Bye.’ ‘No, Peter –‘ Click. ‘I’ll take the Tube.’ Robert’s
phone rings. Tom groans. ‘Hello, this is Robert…’ Tom punches the machine, and it goes silent.
He is triumphant. ‘Hah!’ ‘Bleakly he mutters to himself: “Jammed. The bloody thing jammed.”
Then. Very slowly he…’ Tap tap tap. ‘…raises his arm and examines the treacherous revolver –‘ A fax machine whirrs into life, and a handwritten message feeds through. When it stops, Tom rips out the paper and reads. ‘Dear Tom, Have you taken decisive action yet?

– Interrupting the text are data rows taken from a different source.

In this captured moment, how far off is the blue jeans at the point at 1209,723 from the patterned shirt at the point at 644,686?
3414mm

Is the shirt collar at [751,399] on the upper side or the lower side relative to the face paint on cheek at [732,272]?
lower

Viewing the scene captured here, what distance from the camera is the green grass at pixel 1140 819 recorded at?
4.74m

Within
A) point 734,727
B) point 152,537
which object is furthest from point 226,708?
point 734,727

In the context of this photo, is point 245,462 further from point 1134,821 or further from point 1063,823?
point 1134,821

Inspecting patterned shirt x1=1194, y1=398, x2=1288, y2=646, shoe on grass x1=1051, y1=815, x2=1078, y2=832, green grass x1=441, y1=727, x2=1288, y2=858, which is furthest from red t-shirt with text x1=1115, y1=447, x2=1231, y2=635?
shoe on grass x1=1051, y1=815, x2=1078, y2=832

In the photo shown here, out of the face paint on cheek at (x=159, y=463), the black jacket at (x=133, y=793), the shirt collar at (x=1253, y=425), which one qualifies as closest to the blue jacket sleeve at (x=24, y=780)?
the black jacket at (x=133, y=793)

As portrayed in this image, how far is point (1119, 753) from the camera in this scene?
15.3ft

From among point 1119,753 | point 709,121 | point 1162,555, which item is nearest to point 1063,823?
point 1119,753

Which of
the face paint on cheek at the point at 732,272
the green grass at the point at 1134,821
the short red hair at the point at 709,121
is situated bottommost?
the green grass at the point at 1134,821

Or are you a snivelling little coward like you were the time I
fired a crossbow arrow into your leg when you were eight? Does democracy mean nothing to you? Are you content to be pushed
around by loudmouthed Nazi bullies who want to pull down forests just to let more light into their kitchens so they can see
more clearly to chop up animal carcasses and feed them to their useless snivelling Nazi Jewish friends? Where are your principles?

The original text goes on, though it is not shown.